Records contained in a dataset
★ ★ ★

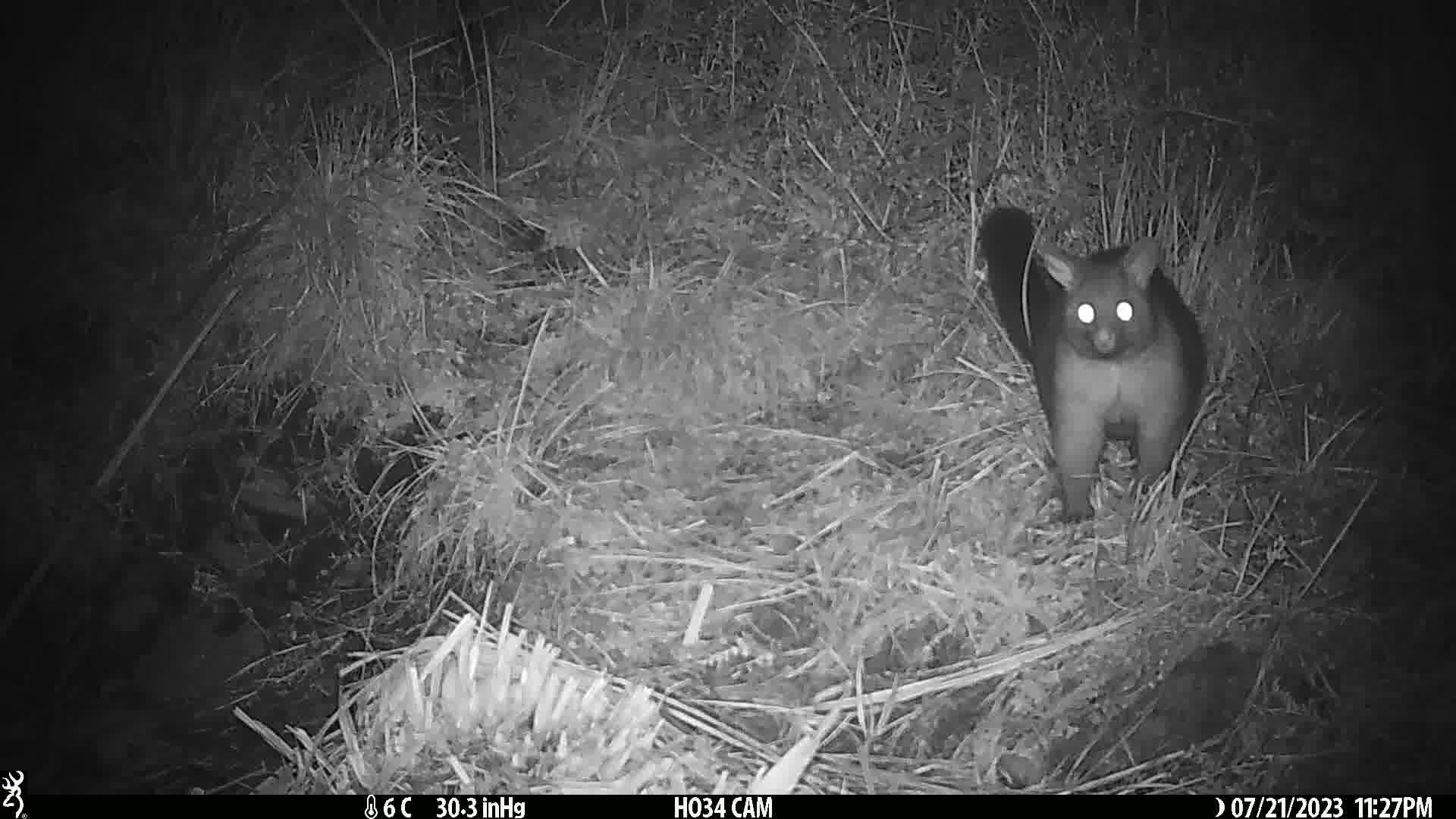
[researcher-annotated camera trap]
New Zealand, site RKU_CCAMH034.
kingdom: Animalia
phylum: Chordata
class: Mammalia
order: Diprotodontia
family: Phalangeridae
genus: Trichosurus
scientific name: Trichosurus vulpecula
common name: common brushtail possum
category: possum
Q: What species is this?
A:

★ ★ ★

**Exercise description:** What is needed is an exact copy of the entries above, with no images in it.

**Written answer:**
[researcher-annotated camera trap]
New Zealand, site RKU_CCAMH034.
kingdom: Animalia
phylum: Chordata
class: Mammalia
order: Diprotodontia
family: Phalangeridae
genus: Trichosurus
scientific name: Trichosurus vulpecula
common name: common brushtail possum
category: possum
Q: What species is this?
A:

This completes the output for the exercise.